▸ WORK REQUIRED: Please reproduce the material below word for word, leaving out the pictures.

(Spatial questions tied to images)
* * * *

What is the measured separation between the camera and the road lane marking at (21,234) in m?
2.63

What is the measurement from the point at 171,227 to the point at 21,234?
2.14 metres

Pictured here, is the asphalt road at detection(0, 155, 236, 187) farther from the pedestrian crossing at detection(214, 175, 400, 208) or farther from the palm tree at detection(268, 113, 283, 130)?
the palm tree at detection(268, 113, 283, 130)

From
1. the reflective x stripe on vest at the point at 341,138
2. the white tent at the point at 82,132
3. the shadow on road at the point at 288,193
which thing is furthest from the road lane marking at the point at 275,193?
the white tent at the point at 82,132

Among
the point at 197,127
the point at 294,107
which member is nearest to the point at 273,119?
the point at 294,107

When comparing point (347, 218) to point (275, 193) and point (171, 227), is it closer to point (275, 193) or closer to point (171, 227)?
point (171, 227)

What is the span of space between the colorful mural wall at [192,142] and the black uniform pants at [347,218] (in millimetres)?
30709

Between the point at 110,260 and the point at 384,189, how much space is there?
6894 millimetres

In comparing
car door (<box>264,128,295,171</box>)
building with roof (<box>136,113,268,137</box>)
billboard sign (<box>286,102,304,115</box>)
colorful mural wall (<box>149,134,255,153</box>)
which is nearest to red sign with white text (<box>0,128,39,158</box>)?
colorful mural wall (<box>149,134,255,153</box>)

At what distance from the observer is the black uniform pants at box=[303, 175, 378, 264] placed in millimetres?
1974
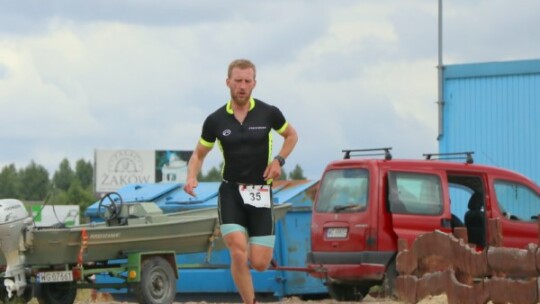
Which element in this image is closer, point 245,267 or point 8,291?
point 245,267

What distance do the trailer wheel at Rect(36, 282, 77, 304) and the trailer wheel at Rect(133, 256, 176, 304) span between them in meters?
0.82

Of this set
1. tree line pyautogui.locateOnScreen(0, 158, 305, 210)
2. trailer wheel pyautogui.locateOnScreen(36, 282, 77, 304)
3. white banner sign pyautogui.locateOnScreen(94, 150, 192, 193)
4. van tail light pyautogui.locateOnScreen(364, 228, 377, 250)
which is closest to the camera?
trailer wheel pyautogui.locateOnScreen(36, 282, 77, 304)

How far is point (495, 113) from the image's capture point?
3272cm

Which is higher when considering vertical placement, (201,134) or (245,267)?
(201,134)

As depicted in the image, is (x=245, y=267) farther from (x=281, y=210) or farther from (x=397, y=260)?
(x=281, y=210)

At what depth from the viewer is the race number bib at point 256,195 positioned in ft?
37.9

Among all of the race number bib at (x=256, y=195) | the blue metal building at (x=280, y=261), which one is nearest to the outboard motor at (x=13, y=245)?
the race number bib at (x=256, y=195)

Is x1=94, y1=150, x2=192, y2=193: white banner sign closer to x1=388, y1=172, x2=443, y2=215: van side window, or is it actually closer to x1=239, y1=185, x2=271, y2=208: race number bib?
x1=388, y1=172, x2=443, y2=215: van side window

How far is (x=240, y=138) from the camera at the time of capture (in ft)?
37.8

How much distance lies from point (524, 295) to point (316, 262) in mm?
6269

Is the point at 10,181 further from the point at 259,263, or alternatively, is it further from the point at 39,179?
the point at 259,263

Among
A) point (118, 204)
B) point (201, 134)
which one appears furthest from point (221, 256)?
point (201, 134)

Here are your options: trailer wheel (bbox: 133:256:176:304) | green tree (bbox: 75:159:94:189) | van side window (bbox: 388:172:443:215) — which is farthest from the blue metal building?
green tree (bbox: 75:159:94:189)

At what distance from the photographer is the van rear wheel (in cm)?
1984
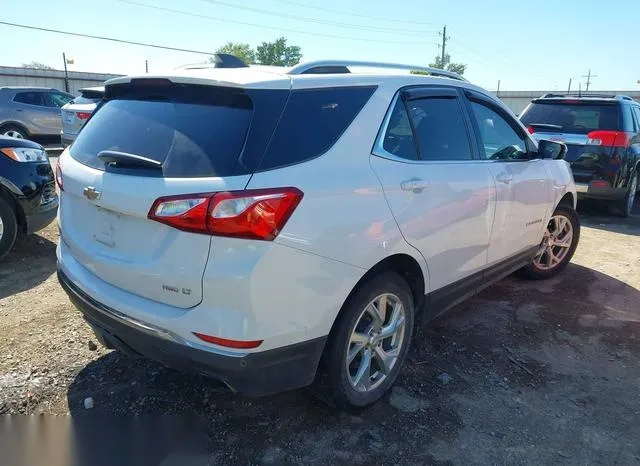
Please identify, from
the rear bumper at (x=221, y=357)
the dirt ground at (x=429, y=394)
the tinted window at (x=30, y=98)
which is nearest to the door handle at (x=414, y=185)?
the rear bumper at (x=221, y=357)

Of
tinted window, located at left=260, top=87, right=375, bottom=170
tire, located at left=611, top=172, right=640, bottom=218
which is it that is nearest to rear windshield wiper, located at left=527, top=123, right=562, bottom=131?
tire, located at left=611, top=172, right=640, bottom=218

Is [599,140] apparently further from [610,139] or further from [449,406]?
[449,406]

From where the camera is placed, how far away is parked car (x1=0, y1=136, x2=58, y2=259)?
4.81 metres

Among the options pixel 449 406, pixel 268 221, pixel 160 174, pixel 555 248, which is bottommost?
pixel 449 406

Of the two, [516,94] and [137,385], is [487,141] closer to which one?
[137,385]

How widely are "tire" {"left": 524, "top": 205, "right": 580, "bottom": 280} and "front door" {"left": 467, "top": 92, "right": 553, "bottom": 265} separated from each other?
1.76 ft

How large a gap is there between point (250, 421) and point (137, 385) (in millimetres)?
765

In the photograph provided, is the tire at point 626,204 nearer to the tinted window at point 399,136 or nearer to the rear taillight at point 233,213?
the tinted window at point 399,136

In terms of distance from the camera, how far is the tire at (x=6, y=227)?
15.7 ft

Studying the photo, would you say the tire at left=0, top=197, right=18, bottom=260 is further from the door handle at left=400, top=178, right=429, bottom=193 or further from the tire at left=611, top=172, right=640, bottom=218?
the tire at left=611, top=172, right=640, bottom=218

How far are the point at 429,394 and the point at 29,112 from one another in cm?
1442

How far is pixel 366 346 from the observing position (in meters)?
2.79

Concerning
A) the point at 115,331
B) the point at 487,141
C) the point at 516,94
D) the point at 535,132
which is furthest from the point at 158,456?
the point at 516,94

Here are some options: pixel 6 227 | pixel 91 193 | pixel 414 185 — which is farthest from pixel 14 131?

* * * *

▸ WRITTEN REPLY:
What is the measured separation between the camera and the road lane marking at (21,234) in m?
2.63

What is the measurement from the point at 171,227 to the point at 21,234?
2.14 metres

Pictured here, is the asphalt road at detection(0, 155, 236, 187) farther from the pedestrian crossing at detection(214, 175, 400, 208) or farther from the palm tree at detection(268, 113, 283, 130)?
the palm tree at detection(268, 113, 283, 130)

From
1. the reflective x stripe on vest at the point at 341,138
2. the white tent at the point at 82,132
3. the shadow on road at the point at 288,193
which thing is furthest from the road lane marking at the point at 275,193?
the white tent at the point at 82,132

Among
the point at 197,127
the point at 294,107
which member is nearest to the point at 273,119?
the point at 294,107

When comparing point (347, 218) to point (275, 193) and point (171, 227), is it closer to point (275, 193) or closer to point (171, 227)?
point (171, 227)

What is the span of space between the colorful mural wall at [192,142] and the black uniform pants at [347,218] (in millimetres)?
30709

Between the point at 110,260 and the point at 384,189, how much space is there?
6894 millimetres

In comparing
car door (<box>264,128,295,171</box>)
building with roof (<box>136,113,268,137</box>)
billboard sign (<box>286,102,304,115</box>)
colorful mural wall (<box>149,134,255,153</box>)
which is nearest to red sign with white text (<box>0,128,39,158</box>)?
colorful mural wall (<box>149,134,255,153</box>)

At what distance from the observer is the black uniform pants at box=[303, 175, 378, 264] placed in millimetres?
1974
Which element in this image is closer, point 245,267 or point 8,291?
point 245,267

What distance do the trailer wheel at Rect(36, 282, 77, 304) and the trailer wheel at Rect(133, 256, 176, 304) span between them in meters?
0.82

Of this set
1. tree line pyautogui.locateOnScreen(0, 158, 305, 210)
2. trailer wheel pyautogui.locateOnScreen(36, 282, 77, 304)
3. white banner sign pyautogui.locateOnScreen(94, 150, 192, 193)
4. van tail light pyautogui.locateOnScreen(364, 228, 377, 250)
which is closest to the camera?
trailer wheel pyautogui.locateOnScreen(36, 282, 77, 304)

How far is point (495, 113) from the image's capture point?
3272cm

Which is higher when considering vertical placement, (201,134) or (245,267)?
(201,134)

As depicted in the image, is (x=245, y=267) farther from (x=281, y=210) or farther from (x=397, y=260)?
(x=281, y=210)

At what depth from the viewer is the race number bib at point 256,195 positioned in ft?
37.9

Among all of the race number bib at (x=256, y=195) | the blue metal building at (x=280, y=261), which one is nearest to the outboard motor at (x=13, y=245)?
the race number bib at (x=256, y=195)

Is x1=94, y1=150, x2=192, y2=193: white banner sign closer to x1=388, y1=172, x2=443, y2=215: van side window, or is it actually closer to x1=239, y1=185, x2=271, y2=208: race number bib?
x1=388, y1=172, x2=443, y2=215: van side window

How far is (x=240, y=138) from the camera at the time of capture (in ft)?
37.8

How much distance lies from point (524, 295) to point (316, 262) in mm?
6269

Is the point at 10,181 further from the point at 259,263, or alternatively, is it further from the point at 39,179?
the point at 259,263

Among
A) point (118, 204)
B) point (201, 134)
which one appears furthest from point (221, 256)?
point (201, 134)

Here are your options: trailer wheel (bbox: 133:256:176:304) | green tree (bbox: 75:159:94:189) | van side window (bbox: 388:172:443:215) — which is farthest from the blue metal building?
green tree (bbox: 75:159:94:189)

At what distance from the photographer is the van rear wheel (in cm)?
1984
Please identify, from
the rear bumper at (x=221, y=357)
the dirt ground at (x=429, y=394)
the tinted window at (x=30, y=98)
which is nearest to the door handle at (x=414, y=185)?
the rear bumper at (x=221, y=357)

Of
tinted window, located at left=260, top=87, right=375, bottom=170
tire, located at left=611, top=172, right=640, bottom=218
which is it that is nearest to rear windshield wiper, located at left=527, top=123, right=562, bottom=131?
tire, located at left=611, top=172, right=640, bottom=218

Is [599,140] apparently further from [610,139] or further from [449,406]?
[449,406]

From where the camera is placed, how far away is parked car (x1=0, y1=136, x2=58, y2=259)?
4.81 metres

Among the options pixel 449 406, pixel 268 221, pixel 160 174, pixel 555 248, which is bottommost?
pixel 449 406

Of the two, [516,94] and [137,385], is [487,141] closer to which one?
[137,385]

How widely are "tire" {"left": 524, "top": 205, "right": 580, "bottom": 280} and "front door" {"left": 467, "top": 92, "right": 553, "bottom": 265} separated from each other?
1.76 ft

How large a gap is there between point (250, 421) and point (137, 385) (in millimetres)?
765

In the photograph provided, is the tire at point 626,204 nearer to the tinted window at point 399,136 or nearer to the rear taillight at point 233,213?
the tinted window at point 399,136

In terms of distance from the camera, how far is the tire at (x=6, y=227)?
15.7 ft

Studying the photo, would you say the tire at left=0, top=197, right=18, bottom=260 is further from the door handle at left=400, top=178, right=429, bottom=193 or further from the tire at left=611, top=172, right=640, bottom=218?
the tire at left=611, top=172, right=640, bottom=218

How far are the point at 429,394 and the point at 29,112 from one another in cm?
1442

How far is pixel 366 346 from the observing position (in meters)?
2.79

Concerning
A) the point at 115,331
B) the point at 487,141
C) the point at 516,94
D) the point at 535,132
which is furthest from the point at 158,456?
the point at 516,94

Here are some options: pixel 6 227 | pixel 91 193 | pixel 414 185 — which is farthest from pixel 14 131?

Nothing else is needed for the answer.